Assignment 1 -
From the GRPO passage, print the words between "The 78% problem: gradient" and "wrong cost center.", inclusive, with no changes.
Assignment 2 -
Carry on the article about GRPO's wasted compute from its last sentence, adding new paragraphs in the same style and tone.

Provided text -
########################################
GRPO has become the default post-training alignment method for generative models. It replaced PPO's critic with group-relative advantages, simplified the training pipeline, and worked well enough across language models, vision-language models, and diffusion policies. But as these methods scale to 14B-parameter video diffusion models and multi-step VLA policies, a problem keeps surfacing: GRPO is computationally profligate. It spends gradient compute on parts of trajectories that contribute almost nothing to learning, amplifies variance from irrelevant sources, and loses its learning signal when all rollouts in a group fail.

Six papers from the latest batch of preprints attack this problem from different angles. They share a core observation: GRPO's uniform treatment of trajectory phases, denoising timesteps, and group samples wastes the majority of its compute budget. The fixes differ by domain, but the principle is the same. Allocate compute where the learning signal lives, and skip everything else.

The 78% problem: gradient compute dominates, and most of it is useless

The standard assumption in GRPO-based VLA training is that rollout collection is the bottleneck. Faster simulators and world models were supposed to fix this. Probabilistic Chunk Masking (PCM) measures where the time actually goes, and the numbers contradict the assumption.

In PCM's VLA experiments, gradient computation accounts for approximately 78% of wall-clock time per training step. Rollout collection is only 21%. Speeding up rollouts addresses the wrong cost center.

The deeper issue is what that gradient compute is doing. GRPO assigns the same advantage to every chunk in a rollout. If a robot arm navigation task has a trajectory where success and failure diverge only during the grasping phase, the approach and retraction phases still receive full gradient updates despite carrying near-zero learning signal. PCM formalizes this with per-phase gradient variance: only chunks where successful and failed rollouts produce different actions contribute meaningful gradient signal.

PCM's solution is a drop-in modification. It computes success-failure action variance as a proxy for per-phase gradient variance, then samples a fixed budget of chunks per trajectory using online-updated keep probabilities. The proxy requires no reward model or learned critic because it derives directly from the rollout data GRPO already collects.

The results are striking. On three LIBERO benchmarks, PCM matches standard GRPO's final success rate while backpropagating through fewer than 20% of trajectory chunks. That yields 2.38x wall-clock speedup, 4.8x faster gradient updates, and 60% lower peak activation memory. The implication is blunt: standard GRPO wastes over 80% of its gradient compute on phases the policy already handles correctly after pre-training and supervised fine-tuning.
########################################
Listed entries -
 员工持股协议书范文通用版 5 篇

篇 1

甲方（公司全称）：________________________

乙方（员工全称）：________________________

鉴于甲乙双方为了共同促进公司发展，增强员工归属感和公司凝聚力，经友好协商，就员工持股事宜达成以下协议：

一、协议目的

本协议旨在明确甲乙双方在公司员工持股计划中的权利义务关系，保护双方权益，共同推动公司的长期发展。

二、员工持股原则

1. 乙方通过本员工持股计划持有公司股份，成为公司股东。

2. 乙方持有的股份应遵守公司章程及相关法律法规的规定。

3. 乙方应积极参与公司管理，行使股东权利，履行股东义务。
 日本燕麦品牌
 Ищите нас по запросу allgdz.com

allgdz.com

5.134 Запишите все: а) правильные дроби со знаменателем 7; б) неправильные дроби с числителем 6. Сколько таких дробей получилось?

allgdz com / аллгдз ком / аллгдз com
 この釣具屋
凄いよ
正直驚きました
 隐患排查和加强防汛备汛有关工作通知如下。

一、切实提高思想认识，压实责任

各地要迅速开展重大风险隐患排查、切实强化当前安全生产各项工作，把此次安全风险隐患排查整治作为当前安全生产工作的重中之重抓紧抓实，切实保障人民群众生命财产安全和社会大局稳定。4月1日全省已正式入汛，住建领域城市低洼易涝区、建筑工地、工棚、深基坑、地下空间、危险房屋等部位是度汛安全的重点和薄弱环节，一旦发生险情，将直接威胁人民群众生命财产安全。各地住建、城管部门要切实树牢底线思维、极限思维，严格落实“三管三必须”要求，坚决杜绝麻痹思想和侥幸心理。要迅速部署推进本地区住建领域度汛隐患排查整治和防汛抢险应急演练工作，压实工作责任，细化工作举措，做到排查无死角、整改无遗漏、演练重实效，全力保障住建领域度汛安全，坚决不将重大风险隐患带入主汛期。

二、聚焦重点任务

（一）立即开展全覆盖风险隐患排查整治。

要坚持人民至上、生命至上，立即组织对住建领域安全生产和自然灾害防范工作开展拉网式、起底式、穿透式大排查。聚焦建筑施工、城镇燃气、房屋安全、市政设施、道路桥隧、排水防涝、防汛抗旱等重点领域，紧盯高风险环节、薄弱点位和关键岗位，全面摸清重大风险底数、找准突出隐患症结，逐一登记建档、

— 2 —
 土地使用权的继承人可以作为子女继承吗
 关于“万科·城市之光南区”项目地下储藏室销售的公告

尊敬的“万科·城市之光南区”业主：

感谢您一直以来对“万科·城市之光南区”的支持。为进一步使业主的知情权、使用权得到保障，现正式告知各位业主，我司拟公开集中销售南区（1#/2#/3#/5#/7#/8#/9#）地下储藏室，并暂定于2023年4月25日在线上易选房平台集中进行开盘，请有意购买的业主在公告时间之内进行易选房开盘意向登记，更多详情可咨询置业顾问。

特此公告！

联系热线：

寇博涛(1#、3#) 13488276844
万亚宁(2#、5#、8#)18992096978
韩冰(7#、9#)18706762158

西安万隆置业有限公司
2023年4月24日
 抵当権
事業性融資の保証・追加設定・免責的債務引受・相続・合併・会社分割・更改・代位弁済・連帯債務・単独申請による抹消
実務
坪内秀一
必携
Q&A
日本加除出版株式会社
########################################
Answer 1 -
The 78% problem: gradient compute dominates, and most of it is useless

The standard assumption in GRPO-based VLA training is that rollout collection is the bottleneck. Faster simulators and world models were supposed to fix this. Probabilistic Chunk Masking (PCM) measures where the time actually goes, and the numbers contradict the assumption.

In PCM's VLA experiments, gradient computation accounts for approximately 78% of wall-clock time per training step. Rollout collection is only 21%. Speeding up rollouts addresses the wrong cost center.

Answer 2 -
Timestep-confounded variance in diffusion alignment

Video diffusion models present a different but related problem. GRPO aligns these models by generating groups of videos, scoring them with reward models, and updating the policy. But the denoising process spans hundreds of timesteps, and the relationship between timestep and reward is far from uniform.

Flash-GRPO identifies two specific failure modes when applying standard GRPO to video diffusion. First, timestep-confounded variance: within a group of rollouts sharing the same prompt, different timesteps have vastly different difficulty levels. A policy's performance at early denoising steps (coarse structure) and late steps (fine detail) are confounded when you compute advantages across the full trajectory. The advantage signal mixes structural and textural quality, making the gradient noisy and inconsistent.

Second, time-dependent gradient scaling. The denoising loss has an inherent scaling factor that varies with timestep. Gradient magnitudes at early timesteps can be orders of magnitude larger than at late timesteps. Standard GRPO treats all timesteps equally in the loss, so these scaling differences create wildly inconsistent updates.

Flash-GRPO's fix is radical: abandon full trajectory training entirely. Instead of optimizing across all denoising steps, it trains on single timesteps. Iso-temporal grouping ensures that within each group, all samples are at the same timestep, eliminating the confounding. Temporal gradient rectification neutralizes the time-dependent scaling factor, stabilizing gradient magnitudes across timesteps.

On models from 1.3B to 14B parameters, Flash-GRPO outperforms full trajectory training in alignment quality under low computational budgets. Previous efficiency methods that used sliding window subsampling of timesteps showed severe instability and failed to reach full trajectory performance. Flash-GRPO's single-step approach is both faster and more stable.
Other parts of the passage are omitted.